◆ **TASK**:
Exactly and only the lines from the one with "What is the distance" through the end of the listing are to be transcribed, both ends included.

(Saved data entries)
----------

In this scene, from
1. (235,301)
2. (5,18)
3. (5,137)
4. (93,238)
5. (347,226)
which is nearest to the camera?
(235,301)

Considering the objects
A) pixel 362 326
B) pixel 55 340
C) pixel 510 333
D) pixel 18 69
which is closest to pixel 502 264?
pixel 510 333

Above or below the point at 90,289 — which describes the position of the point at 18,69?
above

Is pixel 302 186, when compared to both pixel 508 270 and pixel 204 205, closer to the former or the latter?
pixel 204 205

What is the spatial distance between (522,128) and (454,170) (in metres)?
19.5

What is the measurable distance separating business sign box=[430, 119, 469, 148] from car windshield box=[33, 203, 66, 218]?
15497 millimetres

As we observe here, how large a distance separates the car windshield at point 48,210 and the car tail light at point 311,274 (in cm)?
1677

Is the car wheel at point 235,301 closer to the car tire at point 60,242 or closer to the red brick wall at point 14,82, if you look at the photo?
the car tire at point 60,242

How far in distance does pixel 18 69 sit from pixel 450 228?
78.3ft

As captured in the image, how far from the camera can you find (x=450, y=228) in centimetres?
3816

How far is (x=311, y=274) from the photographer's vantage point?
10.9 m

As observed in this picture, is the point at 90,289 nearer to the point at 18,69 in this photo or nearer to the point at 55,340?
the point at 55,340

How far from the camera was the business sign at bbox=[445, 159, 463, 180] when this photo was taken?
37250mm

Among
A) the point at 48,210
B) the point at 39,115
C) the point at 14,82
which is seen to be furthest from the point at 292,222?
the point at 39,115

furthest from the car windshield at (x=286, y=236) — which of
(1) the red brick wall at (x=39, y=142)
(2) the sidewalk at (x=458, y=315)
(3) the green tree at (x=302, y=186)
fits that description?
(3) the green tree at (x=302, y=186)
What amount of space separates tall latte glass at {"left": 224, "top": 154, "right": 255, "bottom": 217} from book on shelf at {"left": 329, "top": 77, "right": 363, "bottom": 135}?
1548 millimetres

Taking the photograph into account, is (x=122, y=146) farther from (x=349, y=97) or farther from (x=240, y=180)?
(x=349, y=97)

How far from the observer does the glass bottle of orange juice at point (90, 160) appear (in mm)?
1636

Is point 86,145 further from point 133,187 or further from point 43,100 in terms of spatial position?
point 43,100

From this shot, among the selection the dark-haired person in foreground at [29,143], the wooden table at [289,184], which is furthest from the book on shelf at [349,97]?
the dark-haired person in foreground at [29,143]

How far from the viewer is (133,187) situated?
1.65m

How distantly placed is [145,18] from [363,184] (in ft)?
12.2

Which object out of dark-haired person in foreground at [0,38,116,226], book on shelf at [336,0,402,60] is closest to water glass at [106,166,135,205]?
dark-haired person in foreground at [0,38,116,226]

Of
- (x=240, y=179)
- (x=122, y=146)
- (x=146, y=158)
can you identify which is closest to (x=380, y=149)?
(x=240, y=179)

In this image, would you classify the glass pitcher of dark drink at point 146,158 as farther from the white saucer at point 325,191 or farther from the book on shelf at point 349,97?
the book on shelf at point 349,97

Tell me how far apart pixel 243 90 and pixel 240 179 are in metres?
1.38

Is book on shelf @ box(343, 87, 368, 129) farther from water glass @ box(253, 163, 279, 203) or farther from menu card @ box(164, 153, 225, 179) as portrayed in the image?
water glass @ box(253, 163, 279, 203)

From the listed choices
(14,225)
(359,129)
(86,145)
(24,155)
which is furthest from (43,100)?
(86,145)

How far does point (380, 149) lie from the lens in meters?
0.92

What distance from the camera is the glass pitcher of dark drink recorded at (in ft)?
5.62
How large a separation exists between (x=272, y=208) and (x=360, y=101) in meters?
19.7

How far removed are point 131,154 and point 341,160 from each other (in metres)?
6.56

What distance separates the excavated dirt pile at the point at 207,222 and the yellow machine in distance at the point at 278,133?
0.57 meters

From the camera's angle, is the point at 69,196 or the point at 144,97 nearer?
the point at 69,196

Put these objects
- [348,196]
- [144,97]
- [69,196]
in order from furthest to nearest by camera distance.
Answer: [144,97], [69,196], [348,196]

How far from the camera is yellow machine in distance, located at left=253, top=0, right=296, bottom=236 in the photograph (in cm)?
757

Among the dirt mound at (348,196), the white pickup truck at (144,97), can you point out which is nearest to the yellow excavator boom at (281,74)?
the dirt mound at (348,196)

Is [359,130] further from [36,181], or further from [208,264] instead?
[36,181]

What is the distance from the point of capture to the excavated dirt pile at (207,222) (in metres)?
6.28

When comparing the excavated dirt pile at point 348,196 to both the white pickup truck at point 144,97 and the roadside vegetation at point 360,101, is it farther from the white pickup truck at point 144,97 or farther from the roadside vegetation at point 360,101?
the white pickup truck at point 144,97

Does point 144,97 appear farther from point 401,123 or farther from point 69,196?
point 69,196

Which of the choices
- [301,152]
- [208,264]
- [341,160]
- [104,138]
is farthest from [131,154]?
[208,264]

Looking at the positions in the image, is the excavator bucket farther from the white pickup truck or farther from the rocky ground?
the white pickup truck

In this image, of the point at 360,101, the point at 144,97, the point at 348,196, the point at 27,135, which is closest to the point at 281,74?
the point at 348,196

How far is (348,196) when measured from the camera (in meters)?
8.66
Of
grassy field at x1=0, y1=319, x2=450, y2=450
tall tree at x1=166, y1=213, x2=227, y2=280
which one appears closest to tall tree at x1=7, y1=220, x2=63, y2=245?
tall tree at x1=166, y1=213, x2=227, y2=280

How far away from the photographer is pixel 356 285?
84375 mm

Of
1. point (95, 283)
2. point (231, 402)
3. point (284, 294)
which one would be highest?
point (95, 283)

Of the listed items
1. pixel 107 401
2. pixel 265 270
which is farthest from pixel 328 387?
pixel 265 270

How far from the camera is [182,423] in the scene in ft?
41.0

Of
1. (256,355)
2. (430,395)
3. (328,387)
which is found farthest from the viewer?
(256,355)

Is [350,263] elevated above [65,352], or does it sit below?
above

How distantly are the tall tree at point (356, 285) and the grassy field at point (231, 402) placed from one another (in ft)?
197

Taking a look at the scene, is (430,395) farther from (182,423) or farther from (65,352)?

----------

◆ **THE REPLY**:
What is the distance from the point of capture to the excavated dirt pile at (207,222) (in metres)?
6.28

When comparing the excavated dirt pile at point 348,196 to both the white pickup truck at point 144,97 and the roadside vegetation at point 360,101, is it farther from the white pickup truck at point 144,97 or farther from the roadside vegetation at point 360,101?
the white pickup truck at point 144,97

Does point 144,97 appear farther from point 401,123 or farther from point 69,196?
point 69,196

Which of the choices
- [301,152]
- [208,264]
- [341,160]
- [104,138]
is farthest from [131,154]?
[208,264]

Looking at the positions in the image, is the excavator bucket farther from the white pickup truck or farther from the rocky ground?
the white pickup truck

In this image, of the point at 360,101, the point at 144,97, the point at 348,196, the point at 27,135, which is closest to the point at 281,74?
the point at 348,196

How far is (348,196) when measured from the camera (in meters)?
8.66
Of
grassy field at x1=0, y1=319, x2=450, y2=450
tall tree at x1=166, y1=213, x2=227, y2=280
which one appears closest to tall tree at x1=7, y1=220, x2=63, y2=245?
tall tree at x1=166, y1=213, x2=227, y2=280

How far away from the photographer is pixel 356 285?
84375 mm

Of
1. point (95, 283)
2. point (231, 402)
3. point (284, 294)
which one would be highest?
point (95, 283)

Of the listed items
1. pixel 107 401
2. pixel 265 270
which is farthest from pixel 328 387?
pixel 265 270

How far from the camera is [182,423] in the scene in ft?
41.0

Of
1. (256,355)
2. (430,395)
3. (328,387)
which is found farthest from the viewer?
(256,355)

Is [350,263] elevated above [65,352], or does it sit below?
above

How distantly are the tall tree at point (356, 285) and the grassy field at point (231, 402) placed from one another (in ft)?
197

Taking a look at the scene, is (430,395) farther from (182,423) or farther from (65,352)?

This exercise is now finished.